LETTRE DE MOSCOU
L’assassinat d’un blogueur ultranationaliste dans un café de Saint-Pétersbourg, le 2 avril, pourrait faire une victime collatérale inattendue : le mouvement féministe russe. Selon la version officielle un rien baroque, la principale suspecte, la jeune femme qui a offert une statuette piégée au blogueur, aurait agi en coordination avec, à la fois les services secrets ukrainiens et des responsables en exil du mouvement d’Alexeï Navalny, l’opposant emprisonné.
Les médias russes, eux, s’intéressaient avec une certaine gourmandise à un autre aspect de la vie de Daria Trepova, auteure présumée de l’attentat : son intérêt pour le féminisme (et le véganisme), visible sur les réseaux sociaux. Il n’en fallait pas plus pour que des dizaines d’anonymes et d’officiels établissent un lien. Ces derniers se sont rapidement trouvé un porte-parole en la personne d’Oleg Matveïtchev, député à la Douma, la Chambre basse du Parlement russe, du parti au pouvoir, Russie Unie. Pendant plusieurs jours, M. Matveïtchev s’est répandu en interviews à la télévision et dans les journaux pour défendre sa proposition : reconnaître au « féminisme radical » le statut « d’idéologie extrémiste », avec comme conséquence évidente, son interdiction.
« Après le 24 février [2022, début de l’invasion de l’Ukraine], toutes ces féministes ont pris position contre “l’opération militaire spéciale”, a-t-il par exemple expliqué à la première chaîne de télévision. Ça pourrait paraître normal, ce sont des femmes, elles sont pour la paix. (…) Mais ce sont toutes des agents de l’Occident. Elles cherchent à détruire nos valeurs traditionnelles, leurs actions vont contre l’orientation donnée par Vladimir Poutine. Elles défendent le divorce, le célibat, l’avortement. Elles nuisent à la politique démographique de la Russie. Et, à l’Ouest aussi, les féministes sont toutes contre Poutine et la Russie. » Ailleurs, le député s’est montré encore plus clair : « C’est un nid pour le recrutement de terroristes. »
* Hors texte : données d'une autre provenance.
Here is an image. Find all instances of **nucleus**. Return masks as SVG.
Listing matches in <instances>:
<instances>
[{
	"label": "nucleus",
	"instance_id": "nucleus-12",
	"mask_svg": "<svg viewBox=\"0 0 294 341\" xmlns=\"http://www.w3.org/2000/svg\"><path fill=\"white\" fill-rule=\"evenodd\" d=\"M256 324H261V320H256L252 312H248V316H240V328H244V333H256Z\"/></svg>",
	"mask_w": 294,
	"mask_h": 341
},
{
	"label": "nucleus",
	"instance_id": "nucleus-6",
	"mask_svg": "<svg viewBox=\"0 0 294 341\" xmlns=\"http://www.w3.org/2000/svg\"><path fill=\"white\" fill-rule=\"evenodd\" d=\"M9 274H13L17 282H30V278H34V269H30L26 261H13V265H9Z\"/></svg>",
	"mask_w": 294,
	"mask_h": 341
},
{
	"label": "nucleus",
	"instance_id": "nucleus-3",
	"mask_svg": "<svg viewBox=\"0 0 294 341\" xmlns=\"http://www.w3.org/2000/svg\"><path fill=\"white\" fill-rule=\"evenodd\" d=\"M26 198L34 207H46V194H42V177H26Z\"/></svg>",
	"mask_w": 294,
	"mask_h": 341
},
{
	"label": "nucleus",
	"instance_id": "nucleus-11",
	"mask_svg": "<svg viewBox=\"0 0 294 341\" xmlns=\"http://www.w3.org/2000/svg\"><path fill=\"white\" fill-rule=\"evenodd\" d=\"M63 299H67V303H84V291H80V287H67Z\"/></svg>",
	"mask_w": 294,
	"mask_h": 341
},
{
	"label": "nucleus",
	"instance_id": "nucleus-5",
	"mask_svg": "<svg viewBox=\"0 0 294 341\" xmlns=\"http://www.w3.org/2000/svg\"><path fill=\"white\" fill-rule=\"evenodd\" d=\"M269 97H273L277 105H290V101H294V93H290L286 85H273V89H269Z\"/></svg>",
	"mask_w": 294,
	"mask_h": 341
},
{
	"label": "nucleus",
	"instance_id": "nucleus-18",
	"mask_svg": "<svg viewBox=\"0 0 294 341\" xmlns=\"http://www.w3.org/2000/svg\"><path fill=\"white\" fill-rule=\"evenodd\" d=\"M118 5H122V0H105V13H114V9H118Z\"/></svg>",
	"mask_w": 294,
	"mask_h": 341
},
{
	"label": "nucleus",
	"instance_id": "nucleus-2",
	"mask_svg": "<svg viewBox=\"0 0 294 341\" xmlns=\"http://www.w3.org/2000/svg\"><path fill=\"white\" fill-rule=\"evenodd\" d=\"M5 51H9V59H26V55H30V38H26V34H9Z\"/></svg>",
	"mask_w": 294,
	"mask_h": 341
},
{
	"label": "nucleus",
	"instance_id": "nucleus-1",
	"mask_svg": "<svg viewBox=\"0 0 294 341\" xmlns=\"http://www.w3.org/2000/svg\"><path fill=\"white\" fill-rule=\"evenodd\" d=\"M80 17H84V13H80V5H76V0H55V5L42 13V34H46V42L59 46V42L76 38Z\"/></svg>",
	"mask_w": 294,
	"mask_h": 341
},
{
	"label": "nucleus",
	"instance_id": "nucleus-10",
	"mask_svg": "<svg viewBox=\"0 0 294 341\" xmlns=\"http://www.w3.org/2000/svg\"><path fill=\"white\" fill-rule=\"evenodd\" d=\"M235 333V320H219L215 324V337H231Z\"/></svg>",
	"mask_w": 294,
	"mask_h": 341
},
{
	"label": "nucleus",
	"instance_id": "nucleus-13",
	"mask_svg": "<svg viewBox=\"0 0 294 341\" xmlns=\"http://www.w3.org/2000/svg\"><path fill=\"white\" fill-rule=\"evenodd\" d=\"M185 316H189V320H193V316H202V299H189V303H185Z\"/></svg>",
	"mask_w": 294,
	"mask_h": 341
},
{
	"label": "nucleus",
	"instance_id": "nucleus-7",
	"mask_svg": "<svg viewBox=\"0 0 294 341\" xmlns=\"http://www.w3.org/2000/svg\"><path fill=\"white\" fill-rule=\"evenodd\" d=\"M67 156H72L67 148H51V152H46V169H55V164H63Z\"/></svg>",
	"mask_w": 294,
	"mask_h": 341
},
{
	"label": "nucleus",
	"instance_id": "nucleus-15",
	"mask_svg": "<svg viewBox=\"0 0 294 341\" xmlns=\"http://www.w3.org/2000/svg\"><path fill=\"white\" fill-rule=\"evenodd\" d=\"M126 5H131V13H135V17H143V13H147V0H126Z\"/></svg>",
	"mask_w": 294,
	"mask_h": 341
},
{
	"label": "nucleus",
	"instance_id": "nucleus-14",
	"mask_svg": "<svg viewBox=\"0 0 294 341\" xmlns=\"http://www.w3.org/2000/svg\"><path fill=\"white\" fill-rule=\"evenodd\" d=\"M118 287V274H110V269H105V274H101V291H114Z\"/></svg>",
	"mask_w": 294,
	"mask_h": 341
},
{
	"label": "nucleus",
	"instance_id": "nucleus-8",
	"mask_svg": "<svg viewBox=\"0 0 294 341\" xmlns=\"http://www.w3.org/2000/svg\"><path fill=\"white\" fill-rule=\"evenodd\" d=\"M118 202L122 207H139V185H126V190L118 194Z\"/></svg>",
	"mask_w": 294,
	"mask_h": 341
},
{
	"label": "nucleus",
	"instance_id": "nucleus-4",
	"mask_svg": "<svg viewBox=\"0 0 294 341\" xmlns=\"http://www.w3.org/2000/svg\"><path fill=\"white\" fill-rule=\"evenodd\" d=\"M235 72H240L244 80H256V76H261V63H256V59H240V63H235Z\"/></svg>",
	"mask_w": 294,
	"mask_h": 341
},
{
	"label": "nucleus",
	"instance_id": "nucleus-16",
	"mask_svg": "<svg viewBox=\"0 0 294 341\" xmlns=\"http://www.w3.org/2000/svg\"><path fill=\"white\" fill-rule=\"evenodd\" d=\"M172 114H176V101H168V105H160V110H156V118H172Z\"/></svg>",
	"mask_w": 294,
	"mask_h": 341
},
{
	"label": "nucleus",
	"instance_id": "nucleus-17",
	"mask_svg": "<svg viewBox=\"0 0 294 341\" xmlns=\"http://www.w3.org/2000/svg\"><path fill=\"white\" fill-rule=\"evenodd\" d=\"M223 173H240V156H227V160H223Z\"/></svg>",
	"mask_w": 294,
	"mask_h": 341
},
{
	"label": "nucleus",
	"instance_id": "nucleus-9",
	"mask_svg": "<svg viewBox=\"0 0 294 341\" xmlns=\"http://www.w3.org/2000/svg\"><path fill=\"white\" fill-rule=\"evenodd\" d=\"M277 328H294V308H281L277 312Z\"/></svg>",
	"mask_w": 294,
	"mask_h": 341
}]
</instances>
Les violences domestiques dépénalisées
La proposition de loi déposée par M. Matveïtchev reste, pour l’heure, à l’étude au sein de la commission de la Douma chargée de la lutte contre les influences étrangères. De l’avis général, les chances qu’elle soit mise au vote sont faibles : non seulement le texte ne définit pas clairement les organisations qui seraient concernées mais, surtout, il manque un signal clair de Vladimir Poutine pour que les députés osent franchir un tel pas.
Or, si le président russe accuse régulièrement l’Occident de promouvoir l’homosexualité, la pédophilie ou le changement de genre et défend une vision très patriarcale de la famille, il n’a jamais critiqué ouvertement le féminisme – considérant apparemment que le thème est trop sensible ou pas assez porteur pour son audience tant intérieure qu’extérieure.